**EXERCISE DIRECTIONS**
Update the material below by replacing "real-world distance" with "actual distance" and leaving everything else unchanged.

**RECORDS FOR THIS EXERCISE**

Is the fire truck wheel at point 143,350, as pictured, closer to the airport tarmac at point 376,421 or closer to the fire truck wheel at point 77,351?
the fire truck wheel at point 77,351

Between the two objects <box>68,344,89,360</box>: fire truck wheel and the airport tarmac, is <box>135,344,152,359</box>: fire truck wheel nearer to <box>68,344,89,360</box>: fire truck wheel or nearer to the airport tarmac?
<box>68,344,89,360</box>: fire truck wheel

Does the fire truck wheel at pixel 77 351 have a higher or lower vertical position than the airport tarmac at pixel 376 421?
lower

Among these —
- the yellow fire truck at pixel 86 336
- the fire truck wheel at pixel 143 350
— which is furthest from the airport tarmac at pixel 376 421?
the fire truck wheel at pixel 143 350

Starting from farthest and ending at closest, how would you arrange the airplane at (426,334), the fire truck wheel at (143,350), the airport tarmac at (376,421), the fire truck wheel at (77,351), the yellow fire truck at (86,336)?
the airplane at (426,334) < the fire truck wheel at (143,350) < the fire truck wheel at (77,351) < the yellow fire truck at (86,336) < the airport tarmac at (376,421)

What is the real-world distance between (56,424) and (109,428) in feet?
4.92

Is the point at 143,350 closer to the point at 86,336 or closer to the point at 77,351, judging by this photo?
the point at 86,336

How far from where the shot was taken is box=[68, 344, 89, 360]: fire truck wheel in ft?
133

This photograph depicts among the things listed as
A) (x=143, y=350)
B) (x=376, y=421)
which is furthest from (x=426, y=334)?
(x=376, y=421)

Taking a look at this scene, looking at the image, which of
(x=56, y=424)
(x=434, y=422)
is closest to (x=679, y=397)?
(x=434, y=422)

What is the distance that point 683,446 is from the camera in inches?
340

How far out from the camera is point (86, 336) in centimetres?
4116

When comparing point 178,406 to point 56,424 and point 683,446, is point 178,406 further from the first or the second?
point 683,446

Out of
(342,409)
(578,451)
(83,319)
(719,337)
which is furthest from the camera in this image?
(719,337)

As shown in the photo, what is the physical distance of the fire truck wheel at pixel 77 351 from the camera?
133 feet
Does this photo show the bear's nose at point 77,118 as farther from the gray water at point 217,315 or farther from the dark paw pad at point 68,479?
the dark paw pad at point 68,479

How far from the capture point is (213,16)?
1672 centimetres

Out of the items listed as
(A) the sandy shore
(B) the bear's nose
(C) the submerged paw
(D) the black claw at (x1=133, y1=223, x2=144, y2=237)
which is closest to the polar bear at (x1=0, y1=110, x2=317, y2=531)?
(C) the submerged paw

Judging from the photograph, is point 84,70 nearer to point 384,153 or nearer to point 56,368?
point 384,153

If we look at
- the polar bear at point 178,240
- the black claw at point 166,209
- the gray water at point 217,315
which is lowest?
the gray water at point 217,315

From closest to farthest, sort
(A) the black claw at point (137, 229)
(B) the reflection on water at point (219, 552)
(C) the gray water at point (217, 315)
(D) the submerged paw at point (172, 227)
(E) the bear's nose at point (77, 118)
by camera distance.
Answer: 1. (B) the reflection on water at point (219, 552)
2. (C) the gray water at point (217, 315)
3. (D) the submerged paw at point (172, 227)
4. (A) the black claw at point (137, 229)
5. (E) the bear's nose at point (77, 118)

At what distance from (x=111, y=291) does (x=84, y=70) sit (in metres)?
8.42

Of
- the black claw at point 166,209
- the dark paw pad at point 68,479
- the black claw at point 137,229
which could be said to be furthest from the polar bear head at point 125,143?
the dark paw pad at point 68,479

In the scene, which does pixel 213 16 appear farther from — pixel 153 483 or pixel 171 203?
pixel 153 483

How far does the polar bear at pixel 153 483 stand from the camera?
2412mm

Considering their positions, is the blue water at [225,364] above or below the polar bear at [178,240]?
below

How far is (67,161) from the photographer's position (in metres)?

**REPLY TO THE TASK**
Is the fire truck wheel at point 143,350, as pictured, closer to the airport tarmac at point 376,421 or closer to the fire truck wheel at point 77,351?
the fire truck wheel at point 77,351

Between the two objects <box>68,344,89,360</box>: fire truck wheel and the airport tarmac, is <box>135,344,152,359</box>: fire truck wheel nearer to <box>68,344,89,360</box>: fire truck wheel or nearer to the airport tarmac?
<box>68,344,89,360</box>: fire truck wheel

Does the fire truck wheel at pixel 77 351 have a higher or lower vertical position than the airport tarmac at pixel 376 421?
lower

Among these —
- the yellow fire truck at pixel 86 336
- the fire truck wheel at pixel 143 350
— which is furthest from the airport tarmac at pixel 376 421?
the fire truck wheel at pixel 143 350

Starting from farthest and ending at closest, how would you arrange the airplane at (426,334), the fire truck wheel at (143,350), the airport tarmac at (376,421), the fire truck wheel at (77,351), the yellow fire truck at (86,336)?
the airplane at (426,334) < the fire truck wheel at (143,350) < the fire truck wheel at (77,351) < the yellow fire truck at (86,336) < the airport tarmac at (376,421)

What is the actual distance between (56,424) and (109,428) in feet?
4.92

Is the point at 143,350 closer to the point at 86,336 or closer to the point at 77,351, judging by this photo?
the point at 86,336

How far from where the shot was taken is box=[68, 344, 89, 360]: fire truck wheel in ft?
133

This photograph depicts among the things listed as
A) (x=143, y=350)
B) (x=376, y=421)
which is furthest from (x=426, y=334)?
(x=376, y=421)

Taking a look at this scene, looking at the image, which of
(x=56, y=424)
(x=434, y=422)
is closest to (x=679, y=397)?
(x=434, y=422)

What is the distance that point 683,446 is from the camera in inches?
340

How far out from the camera is point (86, 336) in centimetres?
4116

When comparing point 178,406 to point 56,424 and point 683,446, is point 178,406 further from the first or the second?
point 683,446

Out of
(342,409)
(578,451)
(83,319)
(719,337)
which is furthest from the camera in this image?
(719,337)

As shown in the photo, what is the physical distance of the fire truck wheel at pixel 77 351 from the camera?
133 feet
Does this photo show the bear's nose at point 77,118 as farther from the gray water at point 217,315 or farther from the dark paw pad at point 68,479?
the dark paw pad at point 68,479

How far from the capture point is (213,16)?
1672 centimetres

Out of the items listed as
(A) the sandy shore
(B) the bear's nose
(C) the submerged paw
(D) the black claw at (x1=133, y1=223, x2=144, y2=237)
which is closest to the polar bear at (x1=0, y1=110, x2=317, y2=531)?
(C) the submerged paw

Judging from the photograph, is point 84,70 nearer to point 384,153 or nearer to point 56,368?
point 384,153

If we look at
- the polar bear at point 178,240
- the black claw at point 166,209
- the gray water at point 217,315
which is lowest?
the gray water at point 217,315

From closest to farthest, sort
(A) the black claw at point (137, 229)
(B) the reflection on water at point (219, 552)
(C) the gray water at point (217, 315)
(D) the submerged paw at point (172, 227)
(E) the bear's nose at point (77, 118)
by camera distance.
Answer: 1. (B) the reflection on water at point (219, 552)
2. (C) the gray water at point (217, 315)
3. (D) the submerged paw at point (172, 227)
4. (A) the black claw at point (137, 229)
5. (E) the bear's nose at point (77, 118)

At what distance from (x=111, y=291) does (x=84, y=70) sit (in metres)?
8.42

Of
- the black claw at point 166,209
- the dark paw pad at point 68,479
- the black claw at point 137,229
which could be said to be furthest from the polar bear head at point 125,143?
the dark paw pad at point 68,479

In the scene, which does pixel 213 16 appear farther from — pixel 153 483 or pixel 171 203?
pixel 153 483

How far does the polar bear at pixel 153 483 stand from the camera?
2412mm

Considering their positions, is the blue water at [225,364] above or below the polar bear at [178,240]?
below

How far is (67,161) from the photographer's position (in metres)?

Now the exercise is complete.